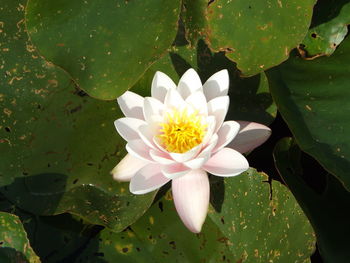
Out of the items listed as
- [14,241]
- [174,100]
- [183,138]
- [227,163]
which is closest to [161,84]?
[174,100]

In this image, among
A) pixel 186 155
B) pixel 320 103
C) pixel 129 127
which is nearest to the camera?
pixel 186 155

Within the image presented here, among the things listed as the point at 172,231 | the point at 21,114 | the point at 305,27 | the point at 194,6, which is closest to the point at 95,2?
the point at 194,6

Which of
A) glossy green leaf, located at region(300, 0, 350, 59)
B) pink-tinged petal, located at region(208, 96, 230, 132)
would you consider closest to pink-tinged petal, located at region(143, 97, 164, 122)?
pink-tinged petal, located at region(208, 96, 230, 132)

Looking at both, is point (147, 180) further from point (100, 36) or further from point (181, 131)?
point (100, 36)

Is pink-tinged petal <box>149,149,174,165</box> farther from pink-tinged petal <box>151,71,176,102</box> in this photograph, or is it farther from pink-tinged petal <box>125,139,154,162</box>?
pink-tinged petal <box>151,71,176,102</box>

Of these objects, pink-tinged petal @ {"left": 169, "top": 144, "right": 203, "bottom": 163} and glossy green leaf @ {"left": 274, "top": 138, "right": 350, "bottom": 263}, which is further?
glossy green leaf @ {"left": 274, "top": 138, "right": 350, "bottom": 263}

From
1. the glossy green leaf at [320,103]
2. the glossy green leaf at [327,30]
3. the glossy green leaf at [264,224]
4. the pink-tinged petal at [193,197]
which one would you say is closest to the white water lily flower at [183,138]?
the pink-tinged petal at [193,197]
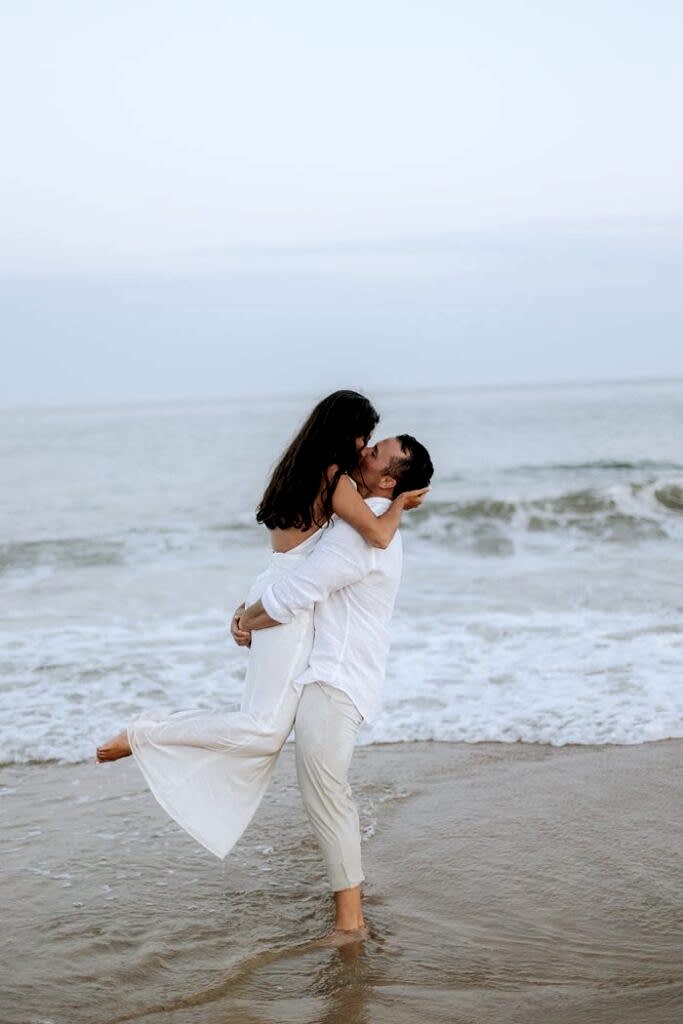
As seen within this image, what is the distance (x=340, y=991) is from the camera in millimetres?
3568

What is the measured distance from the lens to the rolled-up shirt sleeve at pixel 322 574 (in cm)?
383

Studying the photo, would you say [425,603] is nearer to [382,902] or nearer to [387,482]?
[382,902]

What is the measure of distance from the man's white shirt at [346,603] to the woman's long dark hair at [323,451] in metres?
0.15

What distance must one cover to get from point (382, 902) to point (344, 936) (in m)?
0.41

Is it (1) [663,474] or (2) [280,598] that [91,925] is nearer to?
(2) [280,598]

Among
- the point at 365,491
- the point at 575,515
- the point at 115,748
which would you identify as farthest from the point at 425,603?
the point at 575,515

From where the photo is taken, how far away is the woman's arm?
3.83 meters

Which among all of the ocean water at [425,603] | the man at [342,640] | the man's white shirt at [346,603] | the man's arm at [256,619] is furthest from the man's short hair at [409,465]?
the ocean water at [425,603]

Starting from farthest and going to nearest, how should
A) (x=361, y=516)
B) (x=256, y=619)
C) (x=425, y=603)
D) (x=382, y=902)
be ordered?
1. (x=425, y=603)
2. (x=382, y=902)
3. (x=256, y=619)
4. (x=361, y=516)

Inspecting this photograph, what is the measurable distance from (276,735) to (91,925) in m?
1.04

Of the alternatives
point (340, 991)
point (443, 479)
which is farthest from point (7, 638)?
point (443, 479)

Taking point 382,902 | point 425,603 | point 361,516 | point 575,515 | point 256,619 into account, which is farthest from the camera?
point 575,515

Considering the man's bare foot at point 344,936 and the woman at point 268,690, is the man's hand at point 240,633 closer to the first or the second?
the woman at point 268,690

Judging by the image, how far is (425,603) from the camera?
11.2 metres
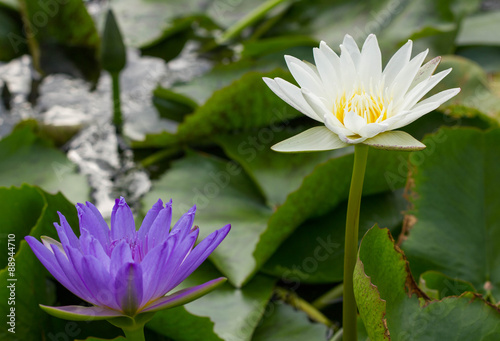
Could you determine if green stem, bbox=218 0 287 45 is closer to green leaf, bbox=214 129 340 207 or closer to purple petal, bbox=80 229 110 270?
green leaf, bbox=214 129 340 207

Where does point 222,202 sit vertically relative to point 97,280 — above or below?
below

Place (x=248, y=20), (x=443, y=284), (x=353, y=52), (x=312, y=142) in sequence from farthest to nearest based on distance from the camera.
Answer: (x=248, y=20) → (x=443, y=284) → (x=353, y=52) → (x=312, y=142)

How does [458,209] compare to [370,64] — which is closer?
[370,64]

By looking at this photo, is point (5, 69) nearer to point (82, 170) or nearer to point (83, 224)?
point (82, 170)

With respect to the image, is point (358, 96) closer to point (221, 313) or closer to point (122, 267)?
point (122, 267)

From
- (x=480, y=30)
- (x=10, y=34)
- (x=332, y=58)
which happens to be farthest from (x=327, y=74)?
(x=10, y=34)

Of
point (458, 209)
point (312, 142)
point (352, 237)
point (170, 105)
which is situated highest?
point (312, 142)

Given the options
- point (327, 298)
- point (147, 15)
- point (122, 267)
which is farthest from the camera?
point (147, 15)
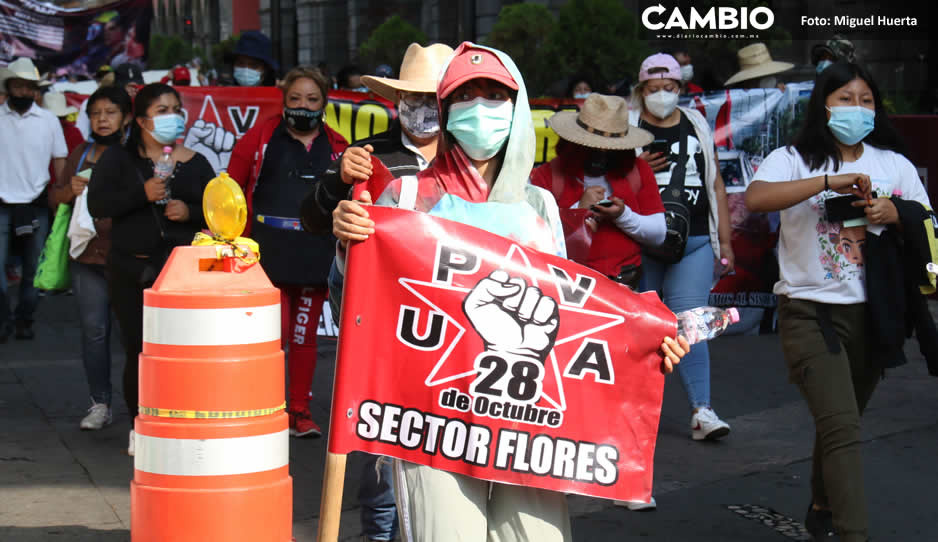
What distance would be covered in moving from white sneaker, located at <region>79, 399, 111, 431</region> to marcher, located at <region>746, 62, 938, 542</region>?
4018mm

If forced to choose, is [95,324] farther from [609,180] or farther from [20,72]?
[20,72]

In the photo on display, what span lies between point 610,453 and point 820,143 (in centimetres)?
217

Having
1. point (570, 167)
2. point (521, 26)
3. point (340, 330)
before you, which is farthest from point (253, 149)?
point (521, 26)

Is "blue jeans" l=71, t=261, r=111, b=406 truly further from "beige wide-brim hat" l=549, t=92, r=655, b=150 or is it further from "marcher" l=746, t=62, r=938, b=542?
"marcher" l=746, t=62, r=938, b=542

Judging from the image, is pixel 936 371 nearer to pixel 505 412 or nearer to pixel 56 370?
pixel 505 412

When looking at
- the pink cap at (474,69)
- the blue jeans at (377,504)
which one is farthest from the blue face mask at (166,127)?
the pink cap at (474,69)

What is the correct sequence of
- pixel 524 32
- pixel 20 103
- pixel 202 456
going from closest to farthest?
pixel 202 456
pixel 20 103
pixel 524 32

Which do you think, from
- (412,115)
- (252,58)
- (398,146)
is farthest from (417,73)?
(252,58)

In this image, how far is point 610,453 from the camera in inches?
141

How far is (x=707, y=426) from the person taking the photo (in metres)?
6.92

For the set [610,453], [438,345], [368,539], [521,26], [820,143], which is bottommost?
[368,539]

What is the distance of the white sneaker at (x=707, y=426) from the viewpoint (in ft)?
→ 22.6

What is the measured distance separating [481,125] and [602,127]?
2.56 meters

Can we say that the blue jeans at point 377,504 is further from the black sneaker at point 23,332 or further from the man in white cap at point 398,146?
the black sneaker at point 23,332
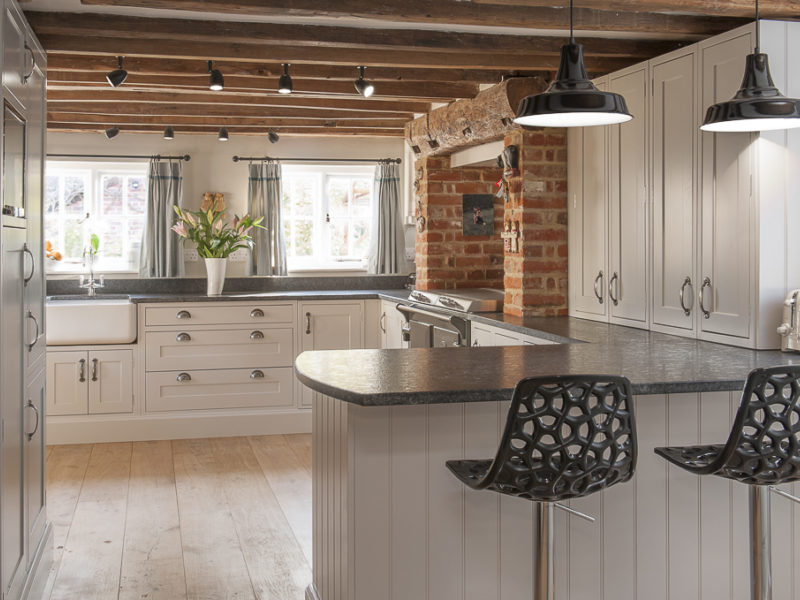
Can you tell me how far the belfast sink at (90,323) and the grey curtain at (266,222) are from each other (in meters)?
1.37

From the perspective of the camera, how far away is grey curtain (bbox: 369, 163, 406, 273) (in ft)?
24.2

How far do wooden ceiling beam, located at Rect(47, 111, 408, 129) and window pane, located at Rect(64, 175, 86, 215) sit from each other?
0.59 m

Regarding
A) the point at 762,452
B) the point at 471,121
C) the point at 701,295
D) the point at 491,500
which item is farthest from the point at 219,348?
the point at 762,452

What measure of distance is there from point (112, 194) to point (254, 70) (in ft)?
8.92

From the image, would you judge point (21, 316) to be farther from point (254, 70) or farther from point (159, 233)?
point (159, 233)

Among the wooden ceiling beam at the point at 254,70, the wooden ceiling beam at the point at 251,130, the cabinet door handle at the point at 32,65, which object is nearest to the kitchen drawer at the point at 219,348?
the wooden ceiling beam at the point at 251,130

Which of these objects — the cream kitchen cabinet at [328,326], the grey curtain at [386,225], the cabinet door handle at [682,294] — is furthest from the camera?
the grey curtain at [386,225]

◆ ◆ ◆

> **To do**:
Rewrite the data from the line containing "From the perspective" through the end of the data, inclusive, with "kitchen drawer" replaced by "drawer" and everything else unchanged.

> **Finished exercise**:
From the perspective of the camera, how far away is grey curtain (bbox: 369, 163, 406, 273) (in ft)?
24.2

How far do wooden ceiling beam, located at Rect(47, 111, 408, 129) and window pane, located at Rect(64, 175, 86, 215) sit from each other?
0.59 m

Regarding
A) the point at 762,452
B) the point at 471,121
C) the point at 701,295
D) the point at 491,500
which item is farthest from the point at 219,348?
the point at 762,452

What measure of distance is there from point (112, 194) to point (254, 70) (in ft)?
8.92

From the image, would you judge point (21, 316) to be farther from point (254, 70) or farther from point (159, 233)?
point (159, 233)

Among the wooden ceiling beam at the point at 254,70, the wooden ceiling beam at the point at 251,130, the cabinet door handle at the point at 32,65, which object is nearest to the drawer at the point at 219,348?
the wooden ceiling beam at the point at 251,130

Which of these objects — the cream kitchen cabinet at [328,326], the grey curtain at [386,225], the cabinet door handle at [682,294] — is furthest from the camera?
the grey curtain at [386,225]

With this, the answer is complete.